Hi GregJ. I had a pretty similar diagnosis to you (Gleason (4 + 3), stage T3bN0M0. The MDT had a preference for RP but I was also told  RT/HT would offer a similar outcome. My immediate reaction was that I just want this thing out but after consultations with both the oncologist and the surgeon (another old school surgeon who felt open surgery was the better approach for my diagnosis) the decision became far more difficult. In the end I opted for RP mainly because I didn't relish a lengthy stint on HT. My surgery was 13 months ago and since then I have also gone through 33 session of RT. As for the cure, the jury is still out at the moment. Erectile function and continence are by no means perfect at the moment but that was an accepted risk. Things may still improve.

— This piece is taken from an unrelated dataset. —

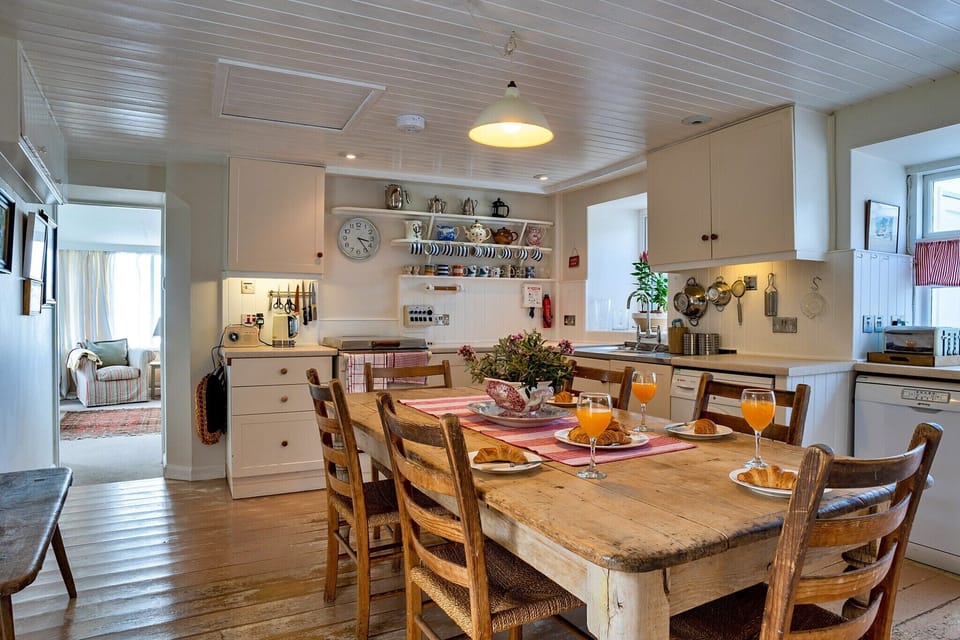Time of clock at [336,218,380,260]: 3:23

Whatever decision you make it is always a gamble because you don't really know how adverse the various side effects will be for either treatment path. We are all different. I think in my case I probably backed the wrong horse. I was told before the surgery that because of the risk of spread outside the prostate, local lymph nodes would also be removed. I didn't think that was a big deal at the time but it was this part of the procedure that led to a number of post surgery complications which were never in the plan. Thirty six nodes were removed, one of which turned out to be positive. I know of someone else who had a similar number removed and suffered similar post surgery complications as me. I have lymphoedema in my right leg and now need to wear compression stockings for life. Some surgeons don't touch lymph nodes unless they actually look suspect on a scan. So it is worth asking if your surgeon intends to remove any lymph nodes and if so how radical is the lymphadenectomy going to be.

User
Posted 23 Mar 2023 at 22:20

Originally Posted by: Online Community Member
I wonder can a biopsy “disturb” the prostate and raise the PSA results?

 

Yes, biopsy can cause a PSA rise but only for a few days. 

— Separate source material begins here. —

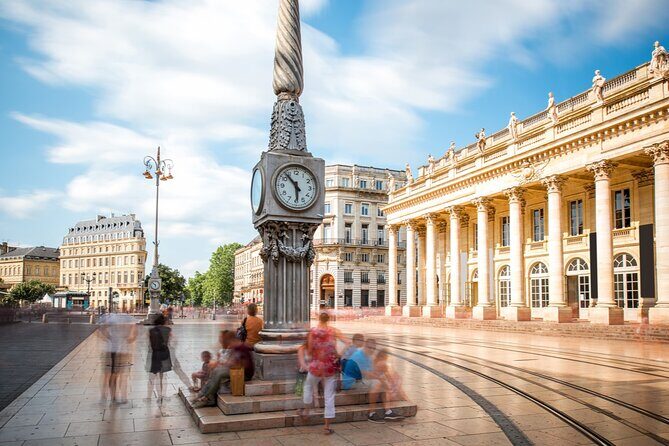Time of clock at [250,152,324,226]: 5:53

"Life can only be understood backwards; but it must be lived forwards." Soren Kierkegaard

User
Posted 23 Mar 2023 at 22:26

Thank you Chris

That’s another really useful bit of info as he only very briefly spoke about the lymph nodes and I’m sure he said they did not believe it had spread to them yet. 
i will add this to my list to ask in the next appointment. 

Thank you again. :)

User
Posted 23 Mar 2023 at 22:27

Thank you Lyn. 

User
Posted 25 Mar 2023 at 16:36

Another little shock at my regular rheumatology check up yesterday when my specialist nurse said that they would have to stop my weekly biological injection because Anti-TNF drugs are powerful and cannot be administered if there is any sign of cancer in the body. 
That was a real blow as I’ve been taking this injection for nearly 8 years and it was life changing for my inflammatory arthritis. It gave me my life back and allowed me to operate nearly like a real human being rather than stuck in bed or sitting crouched in pain. 
I’m now worried that I will be dealing with increased inflammation and pain whilst trying to get through and recover from whichever treatment I end up going for. 
I feel like more and more stress is being piled on and I really don’t know which way to turn now. 
One day at a time I guess and see what the bone scan uncovers.